Le annate presentate sono state sei: 2004, 2003, 2001, 2000, 1999, 1996.

Il 2004, di un bel rosso rubino carico, presenta un naso fruttato (ciliegia matura) e floreale (viola) con note di liquerizia, spezie dolci (pepe bianco) e terra. Di bella intensità e complessità olfattiva. In bocca ha una buona armonia complessiva e si ritrova al gusto ciò che avevamo percepito all’olfatto. Bello spessore, di notevole eleganza e lunga persistenza. Il tannino è estremamente elegante ed è ben bilanciato dall'acidità. Da scordare in cantina per almeno 5/6 anni.

Il 2003, di un rosso rubino carico derivante anche dall'annata calda, presenta un naso intenso di frutta matura (prugna secca) seguito da dolci sentori di spezie velati da soffi balsamici con accenni finali di tabacco e cuoio (inizio terziarizzazione). Sorretto da notevole struttura, ha uno sviluppo armonico e in bella tensione, guidato dall’elegante trama tannica che apre le porte al finale persistente, giocato sulle note di frutta e liquerizia dolce sostenute da godibile freschezza. Pronto da bere.

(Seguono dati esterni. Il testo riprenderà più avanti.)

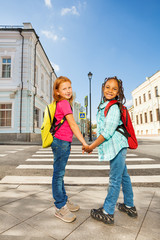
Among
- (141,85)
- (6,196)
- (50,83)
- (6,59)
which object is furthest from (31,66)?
(141,85)

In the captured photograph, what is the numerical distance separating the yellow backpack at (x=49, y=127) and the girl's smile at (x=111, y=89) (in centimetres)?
62

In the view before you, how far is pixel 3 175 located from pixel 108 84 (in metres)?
3.80

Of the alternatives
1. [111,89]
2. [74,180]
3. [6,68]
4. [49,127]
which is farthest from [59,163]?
[6,68]

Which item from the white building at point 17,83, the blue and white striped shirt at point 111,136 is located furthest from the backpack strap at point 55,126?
the white building at point 17,83

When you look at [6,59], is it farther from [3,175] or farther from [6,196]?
[6,196]

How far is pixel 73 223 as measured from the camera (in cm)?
187

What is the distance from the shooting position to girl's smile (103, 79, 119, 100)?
1.99 meters

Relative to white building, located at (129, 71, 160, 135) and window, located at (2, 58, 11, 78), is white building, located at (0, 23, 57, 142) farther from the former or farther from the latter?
white building, located at (129, 71, 160, 135)

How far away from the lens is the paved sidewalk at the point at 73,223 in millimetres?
1647

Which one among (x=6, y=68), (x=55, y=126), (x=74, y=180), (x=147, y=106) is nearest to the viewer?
(x=55, y=126)

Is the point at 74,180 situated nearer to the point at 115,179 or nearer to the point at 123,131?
the point at 115,179

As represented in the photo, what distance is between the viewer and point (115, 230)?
1.74m

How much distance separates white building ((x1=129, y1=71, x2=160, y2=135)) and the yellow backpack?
28.8 m

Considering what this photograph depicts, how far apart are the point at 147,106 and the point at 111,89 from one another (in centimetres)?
3502
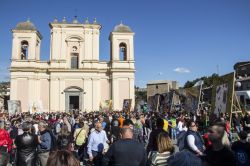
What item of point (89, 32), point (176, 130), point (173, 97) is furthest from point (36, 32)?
point (176, 130)

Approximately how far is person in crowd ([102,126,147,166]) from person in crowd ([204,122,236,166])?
47.4 inches

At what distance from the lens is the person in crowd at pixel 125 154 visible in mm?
4977

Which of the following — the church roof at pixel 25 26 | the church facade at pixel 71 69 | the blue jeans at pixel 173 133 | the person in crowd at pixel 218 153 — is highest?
the church roof at pixel 25 26

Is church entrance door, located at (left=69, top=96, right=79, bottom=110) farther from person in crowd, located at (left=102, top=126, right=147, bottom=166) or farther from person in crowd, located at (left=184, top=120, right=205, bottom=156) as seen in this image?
person in crowd, located at (left=102, top=126, right=147, bottom=166)

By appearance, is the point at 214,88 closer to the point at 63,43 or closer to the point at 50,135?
the point at 50,135

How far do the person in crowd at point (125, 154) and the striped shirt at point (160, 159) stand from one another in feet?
0.89

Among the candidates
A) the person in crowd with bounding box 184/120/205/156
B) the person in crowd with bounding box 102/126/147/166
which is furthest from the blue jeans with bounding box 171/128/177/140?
the person in crowd with bounding box 102/126/147/166

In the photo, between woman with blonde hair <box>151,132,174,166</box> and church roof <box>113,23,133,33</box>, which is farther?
church roof <box>113,23,133,33</box>

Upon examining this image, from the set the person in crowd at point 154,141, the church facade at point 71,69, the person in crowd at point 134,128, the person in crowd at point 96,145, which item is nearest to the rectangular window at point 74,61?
the church facade at point 71,69

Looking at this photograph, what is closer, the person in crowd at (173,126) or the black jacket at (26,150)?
the black jacket at (26,150)

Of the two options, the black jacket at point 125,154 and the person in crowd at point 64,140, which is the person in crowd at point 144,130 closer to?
the person in crowd at point 64,140

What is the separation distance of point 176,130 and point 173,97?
5619 mm

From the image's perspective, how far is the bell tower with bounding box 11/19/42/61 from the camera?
1724 inches

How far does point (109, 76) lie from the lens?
46.1 m
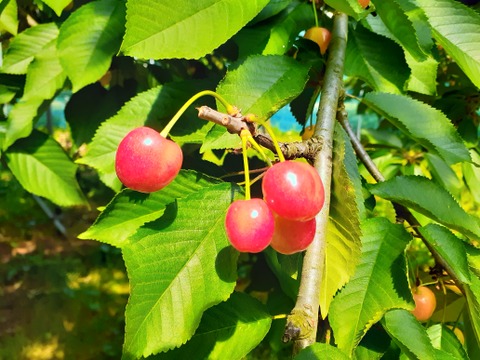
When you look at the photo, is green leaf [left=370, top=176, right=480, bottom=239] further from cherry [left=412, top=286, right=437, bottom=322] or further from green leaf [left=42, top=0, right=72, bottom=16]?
green leaf [left=42, top=0, right=72, bottom=16]

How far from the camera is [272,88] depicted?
79 centimetres

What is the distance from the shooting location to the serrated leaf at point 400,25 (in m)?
0.73

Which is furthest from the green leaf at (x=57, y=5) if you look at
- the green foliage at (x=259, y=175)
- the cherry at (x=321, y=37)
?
the cherry at (x=321, y=37)

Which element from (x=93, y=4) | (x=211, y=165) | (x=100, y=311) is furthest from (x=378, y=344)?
(x=100, y=311)

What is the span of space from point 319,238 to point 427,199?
285 mm

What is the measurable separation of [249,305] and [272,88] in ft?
0.95

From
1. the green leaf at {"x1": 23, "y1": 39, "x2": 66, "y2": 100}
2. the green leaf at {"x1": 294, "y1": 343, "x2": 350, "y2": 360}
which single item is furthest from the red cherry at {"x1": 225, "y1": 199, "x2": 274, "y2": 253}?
the green leaf at {"x1": 23, "y1": 39, "x2": 66, "y2": 100}

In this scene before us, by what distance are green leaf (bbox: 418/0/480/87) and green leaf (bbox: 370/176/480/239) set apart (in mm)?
171

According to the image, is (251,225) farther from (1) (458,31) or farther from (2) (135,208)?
(1) (458,31)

Il 2001, di un rubino intenso, è davvero un fuoriclasse. Il naso è estremamente complesso con note di frutta nera, cioccolato, eucalipto e rabarbaro. Un vero caledoscopio di emozioni olfattive tali da farti portare il bicchiere al naso all'infinito. Alla gustativa mantiene le promesse con una eleganza notevole, frutto di una perfetta integrazione di tannino, alcool e freschezza. Da conservare in cantina ancora per anni oppure da bere ora per un godimento immediato.

Il 2000, di un rubino scuro, risente dell'annata calda: i profumi sono intensi e maturi, di confettura di frutti rossi. Il vino sia apre poi con note terziarie di cioccolato, caffè, gradualmente invase da sottofondo di incenso. In bocca il tannino è potente ma viene smussato da una buona acidità e sapidità. Chiude con notte fruttate e di cuoio.

Il 1999, rubino con unghia granata, presenta i profumi di chi comincia ad avere i primi capelli bianchi: sensazioni di frutta stramatura, terra bagnata, con accenni di lavanda, erbe secche e liquerizia. Alla gustativa il vino sembra "masticabile", con un tannino ben assorbito e buona acidità. Chiude lunghissimo.

Il 1996, di un bel granato, ha dei profumi che staccano nettamente rispetto ai precedenti. Al naso è selvatico, con note foxy, sensazioni di grafite, cuoio, frutta stramatura e cardamomo. In bocca dimostra di avere buona armonicità, con un tannino elegantissimo coadiuvato da una bellissima acidità. Finale pulito con note di liquerizia e mentolate. Grande persistenza.